On the same sheet, George added additional information on Christmas Eve. He wrote, “During the siege here at this place, I was considerable under the weather and the prospect at one time was doubtful whose hands we would fall into, so I went to work one day and destroyed all of your letters that I had as I did not wish for other Eyes to see what was never intended they should and I did not know but I would get down so I could not take care of them myself. I am sorry that I done so now but it is too late. You must not think hard of me for doing so. Those other keepsakes, the locks of hair of yourself and our Dear Child that sleeps beneath the sod, I keep close to me night and day and shall still continue to do so. I would get my Likeness taken and send to you but I am affraid it would scare you. But I dont look so very poor in my face for it is nearly covered with hair. and besides, being considerable bloated, I shal not send my Likeness for a little while untill I see whether I get to come home any ways soon which I think will be known in the next three weeks at farthest.”

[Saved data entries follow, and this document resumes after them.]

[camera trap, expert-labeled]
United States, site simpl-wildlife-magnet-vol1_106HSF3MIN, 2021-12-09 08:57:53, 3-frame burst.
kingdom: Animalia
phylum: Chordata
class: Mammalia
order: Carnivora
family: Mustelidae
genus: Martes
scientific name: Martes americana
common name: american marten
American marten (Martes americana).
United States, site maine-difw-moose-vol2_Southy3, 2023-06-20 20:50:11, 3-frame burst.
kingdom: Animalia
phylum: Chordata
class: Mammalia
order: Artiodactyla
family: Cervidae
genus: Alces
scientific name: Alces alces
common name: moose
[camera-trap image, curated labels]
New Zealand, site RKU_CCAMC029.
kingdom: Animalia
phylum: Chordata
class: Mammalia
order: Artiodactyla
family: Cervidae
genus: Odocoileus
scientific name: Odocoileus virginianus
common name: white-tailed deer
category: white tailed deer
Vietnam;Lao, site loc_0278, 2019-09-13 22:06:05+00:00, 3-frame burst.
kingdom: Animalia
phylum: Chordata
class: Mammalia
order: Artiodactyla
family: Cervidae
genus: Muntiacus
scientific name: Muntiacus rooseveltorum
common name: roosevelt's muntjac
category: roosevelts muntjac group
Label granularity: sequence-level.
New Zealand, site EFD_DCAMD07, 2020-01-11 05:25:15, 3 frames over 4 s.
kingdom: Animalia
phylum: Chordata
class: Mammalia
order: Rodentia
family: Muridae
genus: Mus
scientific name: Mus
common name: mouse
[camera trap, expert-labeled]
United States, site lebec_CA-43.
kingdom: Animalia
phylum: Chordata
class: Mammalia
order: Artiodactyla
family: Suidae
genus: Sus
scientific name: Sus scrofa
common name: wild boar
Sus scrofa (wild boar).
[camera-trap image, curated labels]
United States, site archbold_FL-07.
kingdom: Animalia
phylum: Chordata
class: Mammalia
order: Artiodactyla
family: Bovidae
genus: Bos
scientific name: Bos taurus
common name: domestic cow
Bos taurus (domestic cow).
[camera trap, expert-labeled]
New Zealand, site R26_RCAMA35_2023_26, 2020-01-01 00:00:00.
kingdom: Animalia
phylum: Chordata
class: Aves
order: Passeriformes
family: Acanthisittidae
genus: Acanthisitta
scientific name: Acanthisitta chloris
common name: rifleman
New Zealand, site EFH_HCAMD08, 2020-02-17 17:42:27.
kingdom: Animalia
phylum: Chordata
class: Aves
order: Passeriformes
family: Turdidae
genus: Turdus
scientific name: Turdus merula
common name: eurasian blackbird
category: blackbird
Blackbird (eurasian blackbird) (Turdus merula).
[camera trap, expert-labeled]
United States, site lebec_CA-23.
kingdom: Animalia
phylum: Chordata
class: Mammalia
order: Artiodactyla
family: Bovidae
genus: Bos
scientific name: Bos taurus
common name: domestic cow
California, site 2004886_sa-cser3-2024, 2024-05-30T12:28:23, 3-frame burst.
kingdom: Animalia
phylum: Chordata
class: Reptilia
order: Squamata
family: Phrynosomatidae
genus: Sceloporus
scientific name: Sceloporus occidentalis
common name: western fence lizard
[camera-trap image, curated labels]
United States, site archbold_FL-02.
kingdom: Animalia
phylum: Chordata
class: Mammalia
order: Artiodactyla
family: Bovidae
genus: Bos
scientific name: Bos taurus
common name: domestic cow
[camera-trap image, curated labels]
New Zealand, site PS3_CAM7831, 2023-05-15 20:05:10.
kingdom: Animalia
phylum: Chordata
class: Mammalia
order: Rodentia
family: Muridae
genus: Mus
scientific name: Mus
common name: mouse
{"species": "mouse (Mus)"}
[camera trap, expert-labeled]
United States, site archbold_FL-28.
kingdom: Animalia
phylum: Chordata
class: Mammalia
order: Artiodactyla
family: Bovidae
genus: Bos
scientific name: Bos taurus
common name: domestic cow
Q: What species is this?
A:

When George closed this letter, his words proved to be prophetic. “My Darling Wife Good By from your Ever True and Loving Husband”. Thirty year old George Messer died on December 30, 1863 without ever leaving the Lamar House. His family was first notified of his passing through a letter from Lottie’s nephew (Willy), a soldier in the same Company F as George, to Lottie’s parents. Willy and a company lieutenant were able to recover some of George’s possessions and send them to Lottie. Some of his personal items and some of his money were stolen from his room after his death. Other items were sold to pay for what he owed the regiment. Letters were written concerning returning his remains to DeWitt County in the spring for burial. This was never accomplished for today George Messer lies in Section A of the National Cemetery in Knoxville, six rows removed from the center flagpole.
As we give thanks for all of our many blessings this Christmas and Holiday Season, it would be well to remember George and all the other soldiers who made the ultimate sacrifice for their country. It wasn’t supposed to end like this.